Btw, thank you for your awesome blog! I just found it and am really enjoying your posts. I feel like I can totally relate to your stories. I live in Shanghai now, but I have lived in a small town in China, I’m close to your age and also married to a wonderful Chinese man. I can’t write a blog because I suck at writing, but I’m so glad to read yours. Linda
I’m glad you’re enjoying it and can relate! As for the hospitals, like I said, the orthopedic specialist was right next to the OB/GYN section, so I’m pretty sure a lot of the locals suspected I was there to have something “taken care of” and that my husband was actually some unlucky translator! I don’t understand most of what they say, nor did I really pay enough attention to them when I was there. I was just intent on trying to get some answers as to why my back has suddenly started hurting for no reason!

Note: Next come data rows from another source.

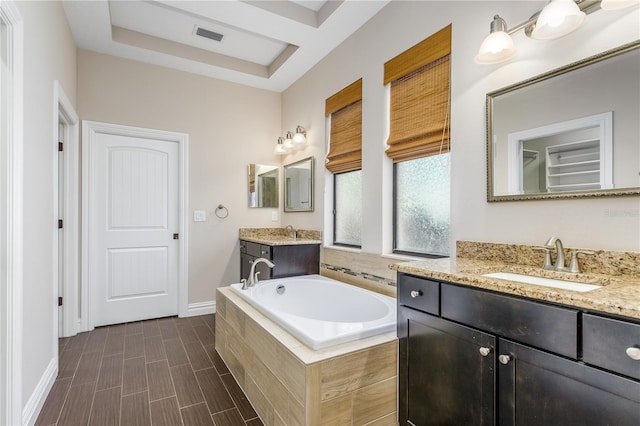 bathroom with a raised ceiling, vanity, a relaxing tiled tub, and wood-type flooring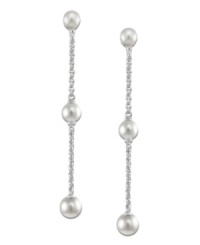 Elongated grace. Cultured freshwater pearls (4-8 mm) are arranged across a sterling silver chain to create a sophisticated set of long drop earrings. Approximate drop: 2 inches. Elongated grace. Cultured freshwater pearls (4-8 mm) are arranged across a sterling silver chain to create a sophisticated set of long drop earrings. Approximate drop: 2 inches.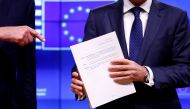 European Council President Donald Tusk poses with the Brexit draft text handed over by European Union's chief Brexit negotiator Michel Barnier in Brussels, Belgium, November 15, 2018. REUTERS/Francois Lenoir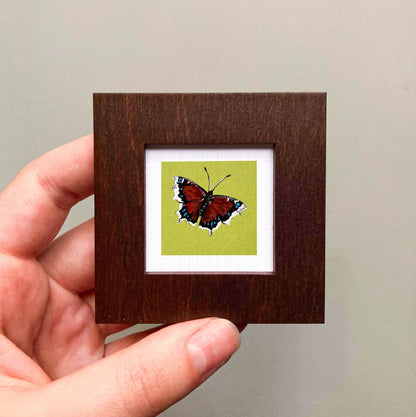 A hand is holding a small wooden frame containing a framed image of a red butterfly with black and white markings.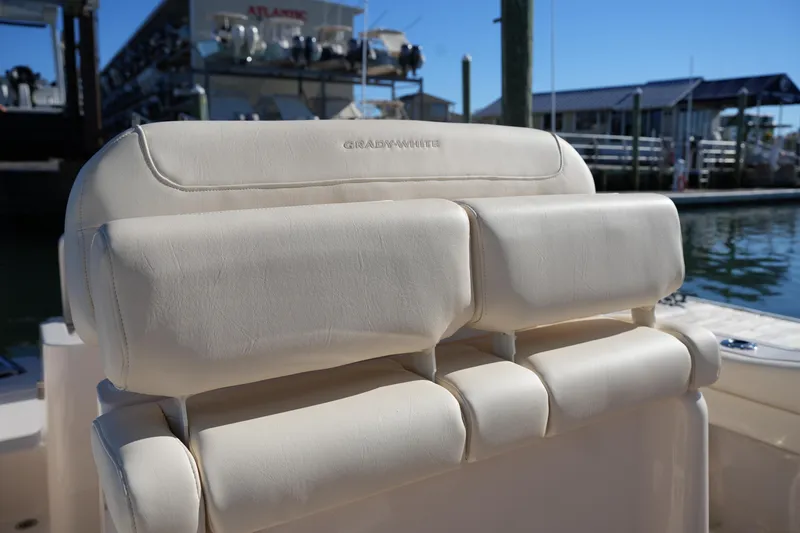 Slide: The Image of 2024 Grady-White Fisherman 236 boat seat, cream leather, dockside view. - 22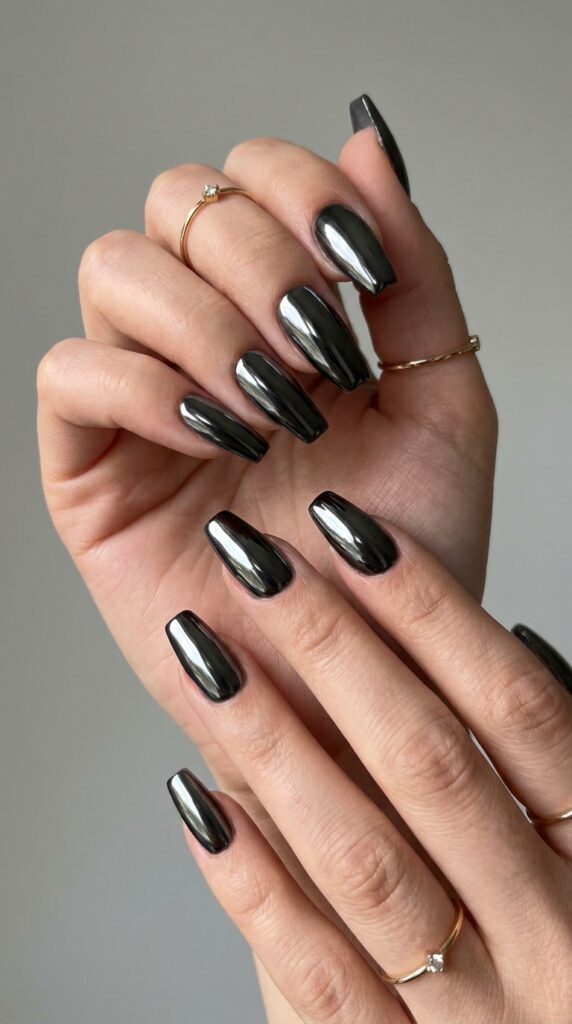 25 Chrome Nail Ideas to Elevate Your Style 6 Feminine hands with black chrome… 202605031240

Ah, so you guy’s don’t have The Screen. Here in most hospitals, after you gua hao and wait in the waiting area, when it’s your turn they’ll not only shout your name but it appears on the screen too. Not just appears but blinks too! Along with your name they’ll be blinking your doctor’s name and department as well. Like: ” Mr. Zhang to the intestine and anal department to Dr. Wang”!
Oh no, this is still a “go and find your own doctor and wait in the hallways then push for your turn to see him” kind of place!